• _WHAT YOU NEED TO DO_:
Beginning with the line that has "order: Artiodactyla", reproduce each remaining line of the data exactly, down to and including the last.

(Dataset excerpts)
-- Opening Marker --

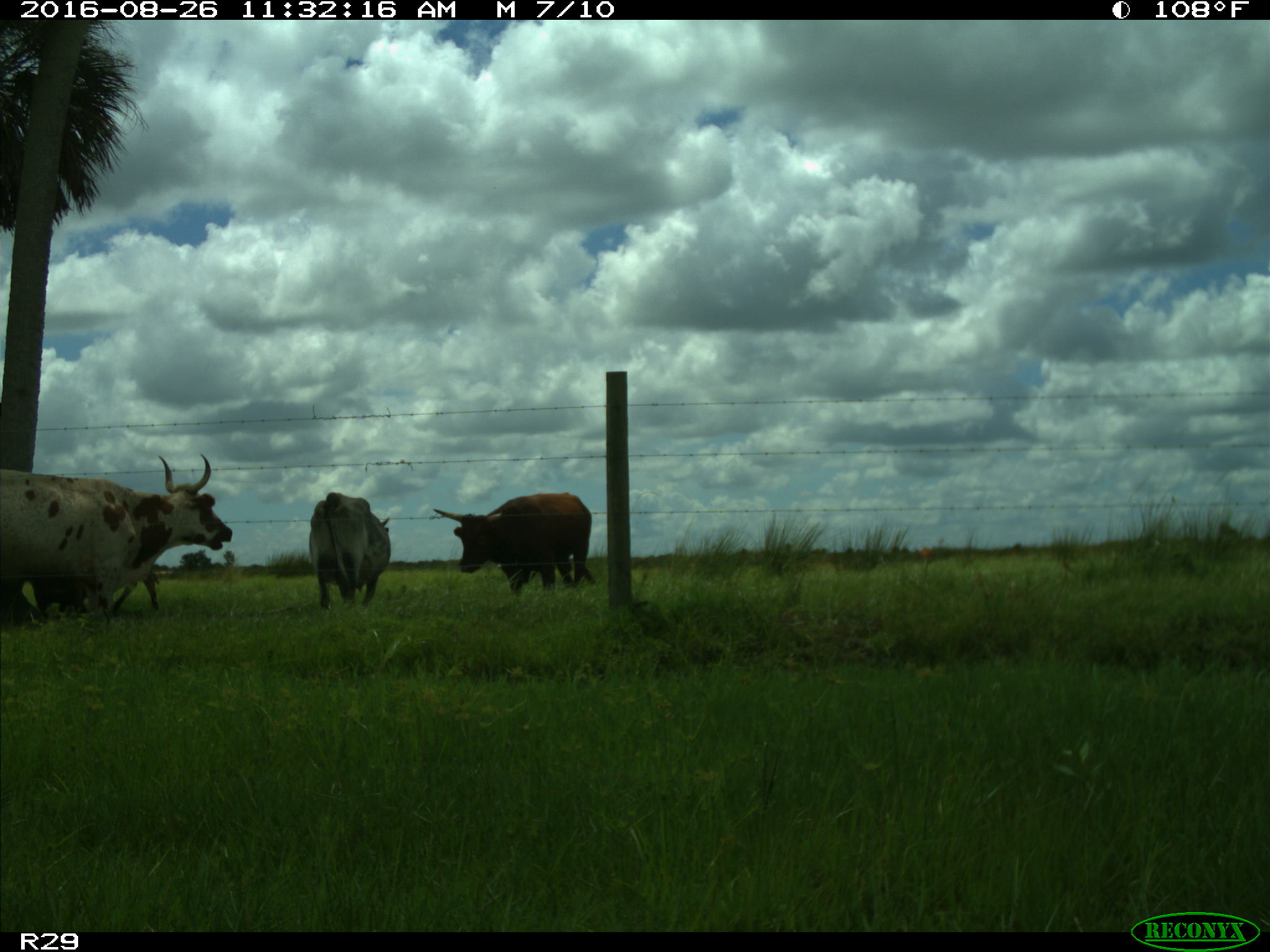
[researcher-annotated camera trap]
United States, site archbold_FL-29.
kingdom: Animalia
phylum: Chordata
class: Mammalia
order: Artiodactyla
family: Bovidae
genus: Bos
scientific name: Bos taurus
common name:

-- Closing Marker --

• _EXERCISE ANSWER_:
order: Artiodactyla
family: Bovidae
genus: Bos
scientific name: Bos taurus
common name:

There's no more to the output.